Thursday, November 27, 2014

What is next in the battle for Ukraine?

I have not updated this site since July for the following reason: the events developed as predicted making unnecessary a new post. Ukraine tried to crush the rebellious Donbass, but as soon as its army saw glimpses of victory, the third force appeared and preserved the status quo. Then, the Ukrainian power went broke and the Donbass units were, in their turn, on the verge of decimating their opponent's demoralized troops. Again, the third force intervened and denied the Donbass its victory.

This sequence of events was still supportive of my previous argument that Mr. Putin was ambivalent regarding what side in the conflict to take. On one hand, he could not ignore the anti-Russian rhetoric emanating from what was once a key bastion of Russian Empire (the east and south of Ukraine called, sometimes, Novorossia). As the president of Russia, Mr. Putin was obliged to show who calls the shots in the area. On the other hand, he is more comfortable cutting backroom deals with oligarchs - be they of Russian or Ukrainian vintage - or fighting for the "just" place in the Washington-led international pecking order rather than charging bravely against the "enemies of Mother Russia" on the fields of Donbass. As a result, Mr. Putin vacillated between supporting this or other side and his non-committal policy culminated in the Minsk accords that froze the Ukrainian divide along the line that did not satisfy either party (Ukraine and Donbass) of the conflict. It was expected that the truce did not last long and that Donbass was more likely to attack Ukraine to recapture the cities it lost during summer 2014.

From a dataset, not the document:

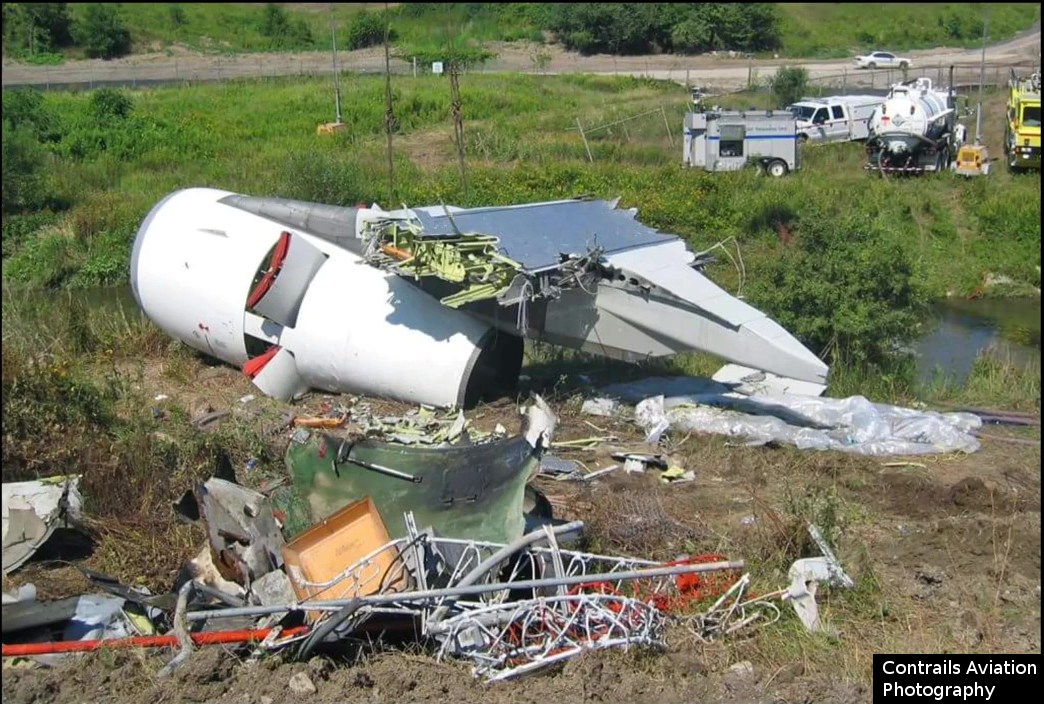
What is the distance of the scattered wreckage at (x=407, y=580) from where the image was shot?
6.72 meters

The months of October and November have passed, but the envisioned attack has not materialized. The truce took an excessively long pause to stay a part of the previous plan that envisioned the gradual Kyiv's submission to the new reality. In fact, the Ukrainian president Mr. Poroshenko appeared to be drifting towards a backstage deal with Moscow, but such accord was not reached.

Since the previous analysis did not predict this failure, it needs to be updated using new information. It becomes valid again, if another conflict - between Russia and the USA - takes prevalence over the original conflict between Russia and EU over Ukraine. In that case, the battlefield expands. Ukrainian theater of operations becomes subsidiary and, possibly, a trap laid for America in the case that the USA supports militarily its weakened ally in Kyiv.

According to this logic, the main action from now on will take place at another theater. Possibly, it will be Europe. Ms. Merkel has become unusually politically pro-active (and anti-Russian) at the expense of German companies wanting to continue 'business as usual' with Russia. Her activism may be a sign that Germany has been granted the 'go ahead' permission to reassert its power in Europe and in Eastern Europe (including Ukraine), in particular. In that case, the ball is on the German side.